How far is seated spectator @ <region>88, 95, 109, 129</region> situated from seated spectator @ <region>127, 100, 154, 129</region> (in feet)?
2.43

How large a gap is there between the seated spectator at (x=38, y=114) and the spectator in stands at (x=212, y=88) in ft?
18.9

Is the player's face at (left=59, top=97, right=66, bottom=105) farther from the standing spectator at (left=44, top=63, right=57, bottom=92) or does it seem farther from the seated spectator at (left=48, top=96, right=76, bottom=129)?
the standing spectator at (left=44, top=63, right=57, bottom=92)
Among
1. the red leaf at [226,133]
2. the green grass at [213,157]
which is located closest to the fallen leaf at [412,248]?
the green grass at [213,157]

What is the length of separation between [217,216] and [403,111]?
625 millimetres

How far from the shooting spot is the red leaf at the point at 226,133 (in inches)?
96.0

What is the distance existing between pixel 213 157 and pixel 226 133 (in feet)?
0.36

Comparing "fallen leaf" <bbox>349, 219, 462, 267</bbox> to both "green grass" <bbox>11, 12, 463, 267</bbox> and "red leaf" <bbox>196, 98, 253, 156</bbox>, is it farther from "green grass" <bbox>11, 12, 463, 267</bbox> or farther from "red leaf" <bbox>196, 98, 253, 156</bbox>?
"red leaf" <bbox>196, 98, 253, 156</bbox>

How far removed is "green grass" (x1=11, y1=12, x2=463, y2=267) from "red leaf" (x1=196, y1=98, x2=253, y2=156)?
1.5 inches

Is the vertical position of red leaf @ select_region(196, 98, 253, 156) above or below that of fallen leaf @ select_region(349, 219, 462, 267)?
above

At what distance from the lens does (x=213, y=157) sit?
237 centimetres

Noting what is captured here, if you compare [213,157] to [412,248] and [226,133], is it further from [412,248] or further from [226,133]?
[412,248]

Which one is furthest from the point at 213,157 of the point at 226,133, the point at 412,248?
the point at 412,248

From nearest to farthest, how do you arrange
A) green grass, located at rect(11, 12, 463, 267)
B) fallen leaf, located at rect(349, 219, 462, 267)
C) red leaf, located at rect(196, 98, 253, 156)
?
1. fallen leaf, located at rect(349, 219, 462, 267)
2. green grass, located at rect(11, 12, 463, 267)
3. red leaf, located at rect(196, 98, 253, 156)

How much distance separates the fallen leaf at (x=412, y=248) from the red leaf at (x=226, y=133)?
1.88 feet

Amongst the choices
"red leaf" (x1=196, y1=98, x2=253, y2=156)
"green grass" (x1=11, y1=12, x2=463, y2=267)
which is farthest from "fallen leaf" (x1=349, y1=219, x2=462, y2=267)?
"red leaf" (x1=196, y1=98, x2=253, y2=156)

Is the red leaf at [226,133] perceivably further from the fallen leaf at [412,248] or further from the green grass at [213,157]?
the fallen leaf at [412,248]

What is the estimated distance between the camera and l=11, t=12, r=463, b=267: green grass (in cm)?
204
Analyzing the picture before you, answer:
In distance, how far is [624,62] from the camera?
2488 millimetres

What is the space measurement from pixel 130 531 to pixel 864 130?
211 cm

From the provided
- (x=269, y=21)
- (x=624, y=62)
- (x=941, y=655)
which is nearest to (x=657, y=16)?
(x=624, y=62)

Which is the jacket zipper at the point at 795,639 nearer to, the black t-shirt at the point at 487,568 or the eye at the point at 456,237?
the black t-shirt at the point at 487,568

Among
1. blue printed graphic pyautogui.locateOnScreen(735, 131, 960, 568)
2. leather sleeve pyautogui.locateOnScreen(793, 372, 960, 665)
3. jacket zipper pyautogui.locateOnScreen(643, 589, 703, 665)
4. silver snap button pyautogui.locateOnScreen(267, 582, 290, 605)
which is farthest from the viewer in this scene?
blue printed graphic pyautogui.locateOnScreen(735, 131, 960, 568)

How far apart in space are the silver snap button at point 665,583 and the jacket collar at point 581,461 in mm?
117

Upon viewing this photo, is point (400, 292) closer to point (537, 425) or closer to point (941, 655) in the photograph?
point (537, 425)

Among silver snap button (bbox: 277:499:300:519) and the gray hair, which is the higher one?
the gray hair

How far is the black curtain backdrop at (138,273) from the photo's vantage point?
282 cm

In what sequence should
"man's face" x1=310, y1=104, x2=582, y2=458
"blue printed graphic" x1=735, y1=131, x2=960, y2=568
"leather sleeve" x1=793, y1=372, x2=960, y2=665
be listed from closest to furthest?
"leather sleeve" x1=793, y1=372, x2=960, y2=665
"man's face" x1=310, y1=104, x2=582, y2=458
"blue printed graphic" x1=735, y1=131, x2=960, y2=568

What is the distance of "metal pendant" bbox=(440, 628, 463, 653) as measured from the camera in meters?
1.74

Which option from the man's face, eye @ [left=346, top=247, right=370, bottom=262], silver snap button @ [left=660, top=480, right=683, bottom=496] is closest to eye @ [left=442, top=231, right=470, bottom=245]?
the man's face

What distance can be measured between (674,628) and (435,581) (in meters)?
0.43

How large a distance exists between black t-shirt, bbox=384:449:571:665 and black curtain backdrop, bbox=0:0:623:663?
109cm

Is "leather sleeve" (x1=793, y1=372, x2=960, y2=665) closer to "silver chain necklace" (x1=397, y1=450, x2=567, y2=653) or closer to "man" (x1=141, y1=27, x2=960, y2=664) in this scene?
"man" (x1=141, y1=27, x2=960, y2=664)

• WHAT YOU WILL DO: Reproduce all of the data above word for word, with no changes.

• ANSWER TO THIS EXERCISE:
How far is seated spectator @ <region>88, 95, 109, 129</region> situated from seated spectator @ <region>127, 100, 154, 129</region> (in feet)?
2.43

How large a gap is there between the seated spectator at (x=38, y=114) and the spectator in stands at (x=212, y=88) in ft?
18.9

Is the player's face at (left=59, top=97, right=66, bottom=105) farther from the standing spectator at (left=44, top=63, right=57, bottom=92) or does it seem farther from the seated spectator at (left=48, top=96, right=76, bottom=129)?
the standing spectator at (left=44, top=63, right=57, bottom=92)
Among
1. the red leaf at [226,133]
2. the green grass at [213,157]
which is located closest to the fallen leaf at [412,248]?
the green grass at [213,157]

What is the length of separation between [217,216] and [403,111]?
625 millimetres

How far from the shooting spot is the red leaf at the point at 226,133 (in inches)?
96.0

What is the distance existing between pixel 213 157 and pixel 226 133 (in feet)?
0.36

Comparing "fallen leaf" <bbox>349, 219, 462, 267</bbox> to both "green grass" <bbox>11, 12, 463, 267</bbox> and "red leaf" <bbox>196, 98, 253, 156</bbox>, is it farther from "green grass" <bbox>11, 12, 463, 267</bbox> or farther from "red leaf" <bbox>196, 98, 253, 156</bbox>?
"red leaf" <bbox>196, 98, 253, 156</bbox>

How far removed is "green grass" (x1=11, y1=12, x2=463, y2=267) from "red leaf" (x1=196, y1=98, x2=253, y2=156)?
1.5 inches

Is the vertical position of red leaf @ select_region(196, 98, 253, 156) above or below that of fallen leaf @ select_region(349, 219, 462, 267)?
above

At what distance from the lens does (x=213, y=157) sit?
237 centimetres

Noting what is captured here, if you compare [213,157] to [412,248] and [226,133], is it further from [412,248] or further from [226,133]?
[412,248]

Which one is furthest from the point at 213,157 of the point at 226,133, the point at 412,248?
the point at 412,248

From nearest to farthest, how do you arrange
A) green grass, located at rect(11, 12, 463, 267)
B) fallen leaf, located at rect(349, 219, 462, 267)
C) red leaf, located at rect(196, 98, 253, 156)
?
1. fallen leaf, located at rect(349, 219, 462, 267)
2. green grass, located at rect(11, 12, 463, 267)
3. red leaf, located at rect(196, 98, 253, 156)

How much distance separates the fallen leaf at (x=412, y=248) from the red leaf at (x=226, y=133)?
1.88 feet

Amongst the choices
"red leaf" (x1=196, y1=98, x2=253, y2=156)
"green grass" (x1=11, y1=12, x2=463, y2=267)
which is farthest from "fallen leaf" (x1=349, y1=219, x2=462, y2=267)?
"red leaf" (x1=196, y1=98, x2=253, y2=156)

Is the red leaf at [226,133] perceivably further from the fallen leaf at [412,248] or further from the green grass at [213,157]?
the fallen leaf at [412,248]

What is the estimated distance between the camera and l=11, t=12, r=463, b=267: green grass (in cm)?
204
Analyzing the picture before you, answer:
In distance, how far is [624,62] from the camera?
2488 millimetres

What is the space measurement from pixel 130 531 to pixel 864 130?
211 cm

From the provided
- (x=269, y=21)
- (x=624, y=62)
- (x=941, y=655)
which is nearest to (x=657, y=16)?
(x=624, y=62)

Which is the jacket zipper at the point at 795,639 nearer to, the black t-shirt at the point at 487,568 or the eye at the point at 456,237?
the black t-shirt at the point at 487,568

Among
1. blue printed graphic pyautogui.locateOnScreen(735, 131, 960, 568)
2. leather sleeve pyautogui.locateOnScreen(793, 372, 960, 665)
3. jacket zipper pyautogui.locateOnScreen(643, 589, 703, 665)
4. silver snap button pyautogui.locateOnScreen(267, 582, 290, 605)
which is farthest from the viewer in this scene?
blue printed graphic pyautogui.locateOnScreen(735, 131, 960, 568)

How far apart in space are the silver snap button at point 665,583 and the jacket collar at point 581,461 in mm?
117

Upon viewing this photo, is point (400, 292) closer to point (537, 425) or closer to point (941, 655) in the photograph?
point (537, 425)

Among silver snap button (bbox: 277:499:300:519) and the gray hair, which is the higher one?
the gray hair

How far is the black curtain backdrop at (138,273) from the photo's vantage point?
282 cm

In what sequence should
"man's face" x1=310, y1=104, x2=582, y2=458
"blue printed graphic" x1=735, y1=131, x2=960, y2=568
"leather sleeve" x1=793, y1=372, x2=960, y2=665
be listed from closest to furthest?
"leather sleeve" x1=793, y1=372, x2=960, y2=665
"man's face" x1=310, y1=104, x2=582, y2=458
"blue printed graphic" x1=735, y1=131, x2=960, y2=568

What is the distance of "metal pendant" bbox=(440, 628, 463, 653) as measured from the camera in meters?
1.74

Which option from the man's face, eye @ [left=346, top=247, right=370, bottom=262], silver snap button @ [left=660, top=480, right=683, bottom=496] is closest to eye @ [left=442, top=231, right=470, bottom=245]?
the man's face

What distance can be measured between (674,628) and (435,581) (in meters)?
0.43

How large a distance exists between black t-shirt, bbox=384:449:571:665 and black curtain backdrop, bbox=0:0:623:663?
109cm

Is "leather sleeve" (x1=793, y1=372, x2=960, y2=665) closer to "silver chain necklace" (x1=397, y1=450, x2=567, y2=653) or closer to "man" (x1=141, y1=27, x2=960, y2=664) in this scene?
"man" (x1=141, y1=27, x2=960, y2=664)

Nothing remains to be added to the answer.